Priorité à la qualité des services éducatifs

D’entrée de jeu, je vous soumets les questions suivantes, extraites d’une rencontre avec Jean-François Parent, secrétaire général de la commission scolaire des Premières-Seigneuries, publiée dans Le Soleil du 3 octobre 2013 :

« Est-ce que les gens savent qu’on donne le transport scolaire et qu’on le coordonne ? Est-ce que les gens savent que pour la clientèle qui est en adaptation scolaire, on organise des services ? Est-ce que les gens savent qu’on construit une école présentement ? Qu’on en a construit une l’an passé et qu’on en construira deux l’an prochain ? Est-ce que les gens savent que l’été, on remplace les blocs sanitaires dans les écoles, qu’on change les toitures et qu’on remplace les fenêtres ? Est-ce que les gens savent qu’on fait la paye de 5000 employés à temps presque plein et qu’on avait 6000 T4 l’an passé ? »

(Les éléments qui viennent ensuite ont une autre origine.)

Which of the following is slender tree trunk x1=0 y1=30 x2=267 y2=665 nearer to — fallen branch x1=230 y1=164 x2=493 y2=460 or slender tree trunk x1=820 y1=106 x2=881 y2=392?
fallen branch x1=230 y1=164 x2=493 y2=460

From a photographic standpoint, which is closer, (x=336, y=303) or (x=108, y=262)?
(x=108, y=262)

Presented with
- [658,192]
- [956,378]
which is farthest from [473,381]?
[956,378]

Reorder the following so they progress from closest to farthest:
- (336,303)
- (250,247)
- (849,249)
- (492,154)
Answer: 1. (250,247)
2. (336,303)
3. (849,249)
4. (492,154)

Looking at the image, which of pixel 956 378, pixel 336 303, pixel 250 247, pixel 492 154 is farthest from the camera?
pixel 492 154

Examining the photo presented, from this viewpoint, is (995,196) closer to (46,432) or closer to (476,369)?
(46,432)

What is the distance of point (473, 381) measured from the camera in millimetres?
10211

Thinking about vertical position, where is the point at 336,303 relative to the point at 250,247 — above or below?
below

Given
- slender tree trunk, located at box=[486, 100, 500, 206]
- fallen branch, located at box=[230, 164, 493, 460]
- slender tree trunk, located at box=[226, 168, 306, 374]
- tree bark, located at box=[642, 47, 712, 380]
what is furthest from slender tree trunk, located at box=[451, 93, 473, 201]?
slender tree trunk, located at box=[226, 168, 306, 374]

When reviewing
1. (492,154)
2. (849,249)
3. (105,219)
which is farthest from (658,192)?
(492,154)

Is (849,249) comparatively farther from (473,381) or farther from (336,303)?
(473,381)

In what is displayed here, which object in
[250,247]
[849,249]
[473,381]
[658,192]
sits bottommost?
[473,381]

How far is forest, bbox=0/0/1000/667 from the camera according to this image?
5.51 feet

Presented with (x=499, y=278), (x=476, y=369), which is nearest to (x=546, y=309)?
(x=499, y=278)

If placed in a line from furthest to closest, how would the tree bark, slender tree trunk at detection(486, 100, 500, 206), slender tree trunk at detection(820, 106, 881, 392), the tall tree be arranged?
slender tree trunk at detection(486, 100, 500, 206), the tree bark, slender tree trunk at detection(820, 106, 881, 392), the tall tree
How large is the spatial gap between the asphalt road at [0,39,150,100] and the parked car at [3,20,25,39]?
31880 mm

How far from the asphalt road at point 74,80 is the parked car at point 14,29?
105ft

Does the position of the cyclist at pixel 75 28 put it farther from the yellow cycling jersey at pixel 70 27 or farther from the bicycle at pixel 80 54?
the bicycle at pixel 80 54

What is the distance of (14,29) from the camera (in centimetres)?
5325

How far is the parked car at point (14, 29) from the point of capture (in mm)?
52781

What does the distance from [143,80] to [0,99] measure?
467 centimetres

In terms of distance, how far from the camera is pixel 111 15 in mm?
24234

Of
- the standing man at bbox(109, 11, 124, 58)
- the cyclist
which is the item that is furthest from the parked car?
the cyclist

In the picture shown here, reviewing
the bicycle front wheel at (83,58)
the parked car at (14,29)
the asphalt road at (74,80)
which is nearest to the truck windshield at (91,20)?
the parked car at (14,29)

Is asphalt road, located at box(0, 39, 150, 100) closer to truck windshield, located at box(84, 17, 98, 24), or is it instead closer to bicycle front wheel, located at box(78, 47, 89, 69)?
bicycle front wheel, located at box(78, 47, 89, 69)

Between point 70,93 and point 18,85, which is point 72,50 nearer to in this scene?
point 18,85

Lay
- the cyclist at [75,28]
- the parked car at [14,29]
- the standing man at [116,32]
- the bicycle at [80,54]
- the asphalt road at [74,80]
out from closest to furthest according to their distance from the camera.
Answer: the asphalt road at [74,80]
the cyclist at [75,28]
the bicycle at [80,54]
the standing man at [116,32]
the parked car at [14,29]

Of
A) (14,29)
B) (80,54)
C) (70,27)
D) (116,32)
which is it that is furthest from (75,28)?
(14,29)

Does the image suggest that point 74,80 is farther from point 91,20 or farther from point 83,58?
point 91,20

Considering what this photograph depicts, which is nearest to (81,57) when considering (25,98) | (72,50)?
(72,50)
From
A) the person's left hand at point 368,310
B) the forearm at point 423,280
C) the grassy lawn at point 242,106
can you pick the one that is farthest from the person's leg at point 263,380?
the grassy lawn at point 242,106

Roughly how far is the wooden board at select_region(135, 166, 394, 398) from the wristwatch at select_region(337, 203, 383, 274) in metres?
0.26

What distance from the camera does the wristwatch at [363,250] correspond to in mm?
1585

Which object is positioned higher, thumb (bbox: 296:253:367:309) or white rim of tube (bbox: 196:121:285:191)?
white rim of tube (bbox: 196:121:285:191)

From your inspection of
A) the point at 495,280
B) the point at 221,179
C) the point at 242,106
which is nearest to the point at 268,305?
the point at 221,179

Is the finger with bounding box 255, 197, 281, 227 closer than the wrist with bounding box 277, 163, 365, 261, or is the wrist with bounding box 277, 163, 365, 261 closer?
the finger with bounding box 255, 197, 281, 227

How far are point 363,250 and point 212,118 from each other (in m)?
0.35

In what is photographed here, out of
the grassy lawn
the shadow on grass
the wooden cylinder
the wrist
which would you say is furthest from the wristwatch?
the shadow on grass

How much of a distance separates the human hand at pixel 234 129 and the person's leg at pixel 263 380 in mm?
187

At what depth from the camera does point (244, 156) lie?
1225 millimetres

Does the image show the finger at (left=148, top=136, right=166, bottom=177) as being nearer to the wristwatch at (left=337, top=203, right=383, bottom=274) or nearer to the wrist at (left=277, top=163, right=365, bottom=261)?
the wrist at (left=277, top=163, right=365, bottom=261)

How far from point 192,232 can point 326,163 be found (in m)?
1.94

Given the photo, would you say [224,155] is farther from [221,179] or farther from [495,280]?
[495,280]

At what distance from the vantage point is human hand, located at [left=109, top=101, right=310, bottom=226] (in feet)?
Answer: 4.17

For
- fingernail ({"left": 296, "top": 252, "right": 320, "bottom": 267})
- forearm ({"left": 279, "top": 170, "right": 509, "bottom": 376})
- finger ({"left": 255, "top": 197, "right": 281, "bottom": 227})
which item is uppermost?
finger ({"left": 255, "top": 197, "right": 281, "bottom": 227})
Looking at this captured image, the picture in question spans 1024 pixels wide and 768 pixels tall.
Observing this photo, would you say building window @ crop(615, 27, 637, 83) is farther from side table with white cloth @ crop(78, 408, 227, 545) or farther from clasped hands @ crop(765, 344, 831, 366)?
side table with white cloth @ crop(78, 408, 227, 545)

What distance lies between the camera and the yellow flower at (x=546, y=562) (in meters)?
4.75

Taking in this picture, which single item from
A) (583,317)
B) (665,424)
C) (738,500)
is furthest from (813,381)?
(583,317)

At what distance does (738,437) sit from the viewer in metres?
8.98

Des questions qui donnent un éclairage nouveau dans le débat qui s’annonce sur la gestion des commissions scolaires, voire même sur la pertinence de leur existence. Et, de poursuivre M. Parent : « Je pense qu’il faut dire c’est quoi le rôle d’une commission scolaire : c’est un centre de services pour les écoles et c’est un réseau d’écoles ensemble. Parce que si on n’était pas là pour faire ce que je vous ai évoqué, il faudrait que chacune des écoles ait les moyens de réaliser ces tâches ».

Une crainte partagée par la directrice générale de la commission scolaire des Navigateurs, Esther Lemieux. « Est-ce qu’il y aurait un danger de faire mourir les petites écoles ? » questionne-t-elle, faisant valoir comme son collègue que certains services, notamment ceux plus spécialisés, ne sont offerts que grâce au regroupement de plusieurs établissements et à la force du nombre, tout en ajoutant que, si le gouvernement choisissait d’abolir les commissions scolaires, les établissements auraient besoin de personnel administratif pour mener à bien toutes les tâches.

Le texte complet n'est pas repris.